I recently wrote a post where I said entrepreneurs need to understand term sheets on their own, without the assistance of lawyers. I got quite a bit of criticism for this, e.g.
@rafer Never ever sign a term sheet without your atty’s review. sry but thats crazy talk @cdixon http://bit.ly/UOgiC myreblog http://bit.ly/cJ9d0
I’ll agree that entrepreneurs, especially first timers, should have lawyers review everything they sign. But I stand behind my main point: you can’t outsource the understanding of key financing and other legal documents to lawyers.
Here’s just one of many examples of why. A company I know was recently confronted with the following trade off. Get a higher valuation with full ratchet anti-dilution or a lower valuation with weighted average anti-dilution. The only way to assess this trade off is to understand what these terms mean and try to compute the expected value of the two offers. In this particular case what matters is the likelihood of a future down round. This is a business judgment, not a legal one, and the people best able to make it are business people.

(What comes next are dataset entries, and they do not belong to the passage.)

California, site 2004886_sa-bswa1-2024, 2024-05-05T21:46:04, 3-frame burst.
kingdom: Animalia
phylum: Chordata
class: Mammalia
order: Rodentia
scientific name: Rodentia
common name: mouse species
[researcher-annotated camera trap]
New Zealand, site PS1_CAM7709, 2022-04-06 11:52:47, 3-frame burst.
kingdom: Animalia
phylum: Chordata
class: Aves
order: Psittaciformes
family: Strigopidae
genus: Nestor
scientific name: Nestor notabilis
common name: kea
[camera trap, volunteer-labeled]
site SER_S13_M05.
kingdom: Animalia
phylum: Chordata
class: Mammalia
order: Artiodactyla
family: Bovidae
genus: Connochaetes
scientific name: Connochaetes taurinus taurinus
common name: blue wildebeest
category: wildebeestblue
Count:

You also need to consider your personal utility function. For example, as a founder, I don’t care very much about anti-dilution provisions because I figure in the cases where it matters I will already have been fired and my equity crammed down.
My point is you can’t leave these judgements to lawyers. They don’t have the expertise to make these expected value calculations nor do they understand how various scenarios affect the founders personally.
Another common mistake entrepreneurs make is let their lawyers argue over terms that don’t matter. This puts deals at risk and costs money. You need to understand what they are arguing over to decide when it matters and when it doesn’t.
You learn about these legal issues from experience, by talking to lawyers, by talking to experienced advisors, and by reading blogs and books (every entrepreneur should read The Entrepreneur’s Guide to Business Law).